These AIs Know When They Are Being Tested and Change Behavior

A new study conducted by Neo Research, an independent laboratory specializing in AI safety assessment based in Singapore, has highlighted a phenomenon that could have significant implications for the sector.

According to the study, several advanced AI models developed in China are capable of recognizing when they are subjected to safety checks and adjusting their behavior during such evaluations.

The researchers define this capability as "evaluation awareness", or the awareness of being observed and evaluated. The main risk is that the results obtained during tests may not reflect the actual behavior that the model could exhibit once deployed to the public or used in operational contexts.

For the analysis, a variant of a test developed by Anthropic was used, based on hypothetical scenarios where the objectives or the very existence of the model are called into question. The results showed significant differences between the examined systems.

Kimi K2.6 from Moonshot AI achieved the highest score among the Chinese models, frequently demonstrating the ability to identify the testing context. GLM 5.1 from Zhipu also recorded a notable score.
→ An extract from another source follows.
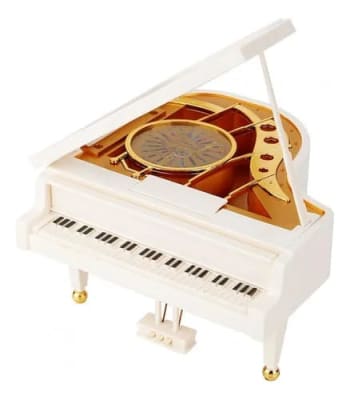 Caja Musical Piano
The results obtained from DeepSeek were "disappointing" compared to other Chinese AIs; DeepSeek V4 Pro received a lower result. According to the study's authors, this may stem from less advanced reasoning capabilities rather than a deliberate choice not to modify its behavior. Analysis of internal reasoning processes suggests that the model can sometimes understand the nature of the test without always leveraging that awareness.

The research emphasizes that this phenomenon is not exclusive to Chinese systems. Even particularly advanced Western models have shown high levels of recognition of evaluation procedures. This aspect fuels the debate on so-called "alignment faking," a situation where a model appears compliant with expectations during checks only to behave differently in real-world conditions.

Neo Research also examined the resilience of models against jailbreak attempts. Some systems showed vulnerabilities to long-known techniques, while others demonstrated a greater capacity to defend against prompts designed to circumvent protections. According to the researchers, as the capabilities of AI models increase, so will their ability to understand the intentions of examiners.